By the end of John Edwards’s trial, we’d all heard more than we ever wanted to about the sad characters in this sordid melodrama: the politician himself, whose ego trumps Trump’s; his onetime aide, who mistook “Single White Female” for an instruction manual; the New Age mistress, who complained when a love nest lacked the proper feng shui. Regrettably, she has a memoir due out soon. Proper feng shui dictates its placement in the remainder bin.
But there’s a figure from the trial I can’t stop thinking about, someone on the fringes of the melodrama but in the center of Edwards’s courtroom retinue, the kind of steadfast supporting player every political sex scandal seems to demand, the archetype with the least accessible but most fascinating tangle of emotions.
What was Cate Edwards thinking? What went through her mind and heart as she walked with her father into court every morning, took a place in the row behind his, listened to fresh accounts of his treacheries and her mother’s torment, nervously twisted her long hair, and then walked with him back out of court, day after queasy-making day?
Was she propelled by selflessness, forgiveness and an extraordinary strength that enabled her to look hard at the grievous hurt John Edwards caused and yet look past it? Or was she just repressing it in order to do what she herself needed to do: cling to, and believe in, the only parent she had left?
With her mother gone, Cate, a 30-year-old lawyer, was the woman confronted with the choice to stand (or not) by her man, and in her there were echoes of Hillary Clinton, Silda Spitzer, Huma Abedin: of all the enigmas who have weighed the wrong done to them and the options available to them and arrived at accommodations that no one on the outside of a given marriage or family can ever fully understand.

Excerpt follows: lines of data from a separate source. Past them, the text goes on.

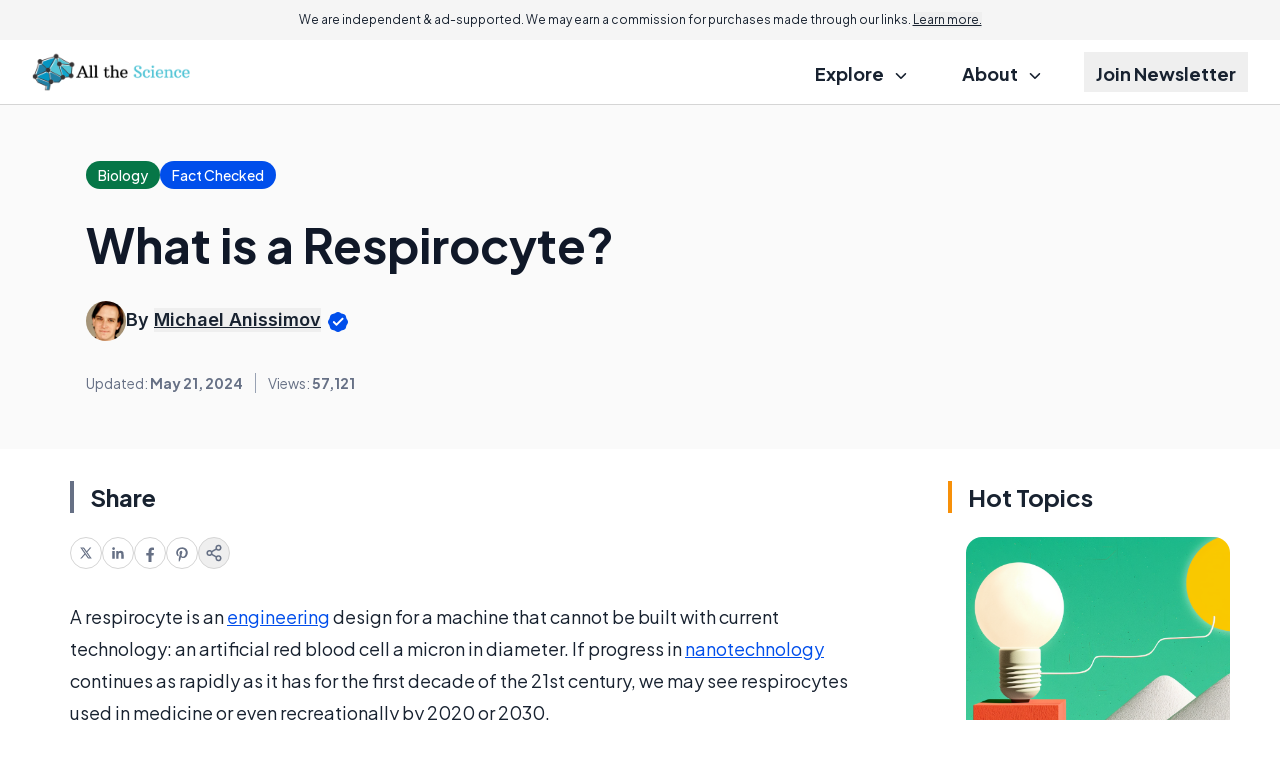

--- FILE ---
content_type: text/html; charset=utf-8
request_url: https://www.google.com/recaptcha/api2/aframe
body_size: 182
content:
<!DOCTYPE HTML><html><head><meta http-equiv="content-type" content="text/html; charset=UTF-8"></head><body><script nonce="NGAkHcSUySqbLn3Be3YrZQ">/** Anti-fraud and anti-abuse applications only. See google.com/recaptcha */ try{var clients={'sodar':'https://pagead2.googlesyndication.com/pagead/sodar?'};window.addEventListener("message",function(a){try{if(a.source===window.parent){var b=JSON.parse(a.data);var c=clients[b['id']];if(c){var d=document.createElement('img');d.src=c+b['params']+'&rc='+(localStorage.getItem("rc::a")?sessionStorage.getItem("rc::b"):"");window.document.body.appendChild(d);sessionStorage.setItem("rc::e",parseInt(sessionStorage.getItem("rc::e")||0)+1);localStorage.setItem("rc::h",'1768948996948');}}}catch(b){}});window.parent.postMessage("_grecaptcha_ready", "*");}catch(b){}</script></body></html>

Cate’s situation was different — and sadder. Although she wasn’t directly betrayed, her whole family was devastated, all the more so because both of her parents ended up being publicly savaged, her mother’s tirades becoming legend. Elizabeth Edwards spent the years before her death in late 2010 not only battling cancer and but also raging against her husband’s infidelity, lies and squandered promise, even though there was no benefit in that for Cate and her two younger siblings, now 12 and 14. Cate’s as close to a mother as those children have left.
She’s practiced at heartache. An older brother, Wade, died in a car accident in 1996, when he was 16 and she only 14; for two years afterward, she slept in her parents’ bedroom, on two chairs pushed together.

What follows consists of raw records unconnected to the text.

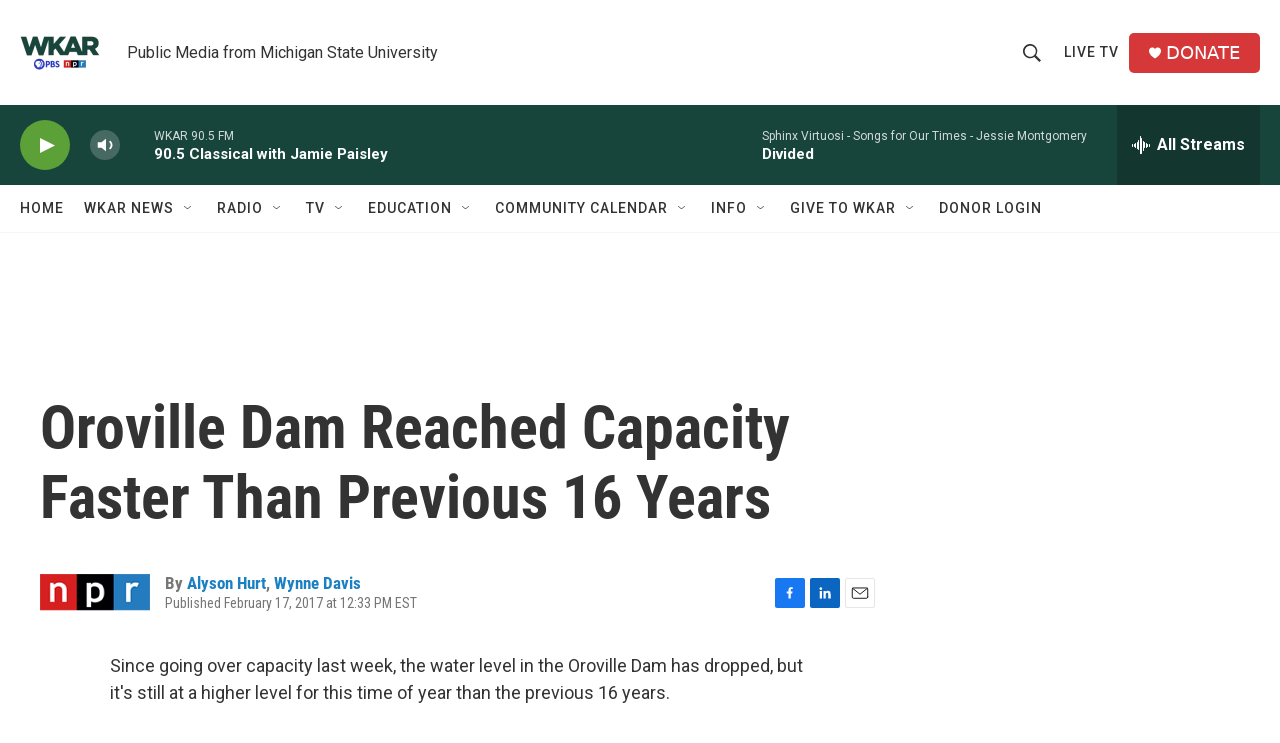

--- FILE ---
content_type: text/html; charset=utf-8
request_url: https://www.google.com/recaptcha/api2/aframe
body_size: 268
content:
<!DOCTYPE HTML><html><head><meta http-equiv="content-type" content="text/html; charset=UTF-8"></head><body><script nonce="7AcevTOi5jzK2M-TH5sILw">/** Anti-fraud and anti-abuse applications only. See google.com/recaptcha */ try{var clients={'sodar':'https://pagead2.googlesyndication.com/pagead/sodar?'};window.addEventListener("message",function(a){try{if(a.source===window.parent){var b=JSON.parse(a.data);var c=clients[b['id']];if(c){var d=document.createElement('img');d.src=c+b['params']+'&rc='+(localStorage.getItem("rc::a")?sessionStorage.getItem("rc::b"):"");window.document.body.appendChild(d);sessionStorage.setItem("rc::e",parseInt(sessionStorage.getItem("rc::e")||0)+1);localStorage.setItem("rc::h",'1768416638098');}}}catch(b){}});window.parent.postMessage("_grecaptcha_ready", "*");}catch(b){}</script></body></html>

Like Dad and Mom both, she became a lawyer, heading to Harvard for her law degree after undergraduate work at Princeton. At the Democratic National Convention in 2004, where her father was the party’s vice presidential nominee and her mother spoke, Cate took the stage briefly to introduce her.
“I am the proud child,” she said, “of two people who have made our home a place of hope.” How much of that sentiment was true up until then, and genuinely felt? How much could she hold on to, or recover, over the torturous years to come?
During the trial she fielded many requests for interviews, but didn’t grant any substantive ones. In an era when so many people thrill to and preen for the spotlight, no matter why it’s there, she showed up for court in unfashionable tops and skirts, ballet flats and chipped nail polish. She wasn’t there to perform. If she intends to join the lengthening list of political daughters who have converted their surnames into television exposure, she hasn’t shown it.
And yet. She had her wedding last fall photographed for — and written up in — People magazine. In a less flashy vein, she wrote a moving Mother’s Day essay for Southern Living last month.
Could these have been public relations moves made with her father in mind, and timed to coincide with his trial? She often seemed to leap past mere support for him to active help, scribbling charts and notations during the jury-selection phase.
Elizabeth Edwards, in the weeks before she died, seemingly made a sort of peace with John and no doubt wanted the family to stay strong. That would have been a whole lot tougher to pull off if he’d gone to prison or if he’d stood by himself in that courtroom, lonely proof of a family unstitched.
So maybe Cate marched alongside him not out of any particular mercy or meekness but just because she, more than anyone else in the family, held the needle and thread, and because what she said on a stage eight years ago still rings at least slightly true. In the Edwards home, despite everything that’s happened, there’s hope.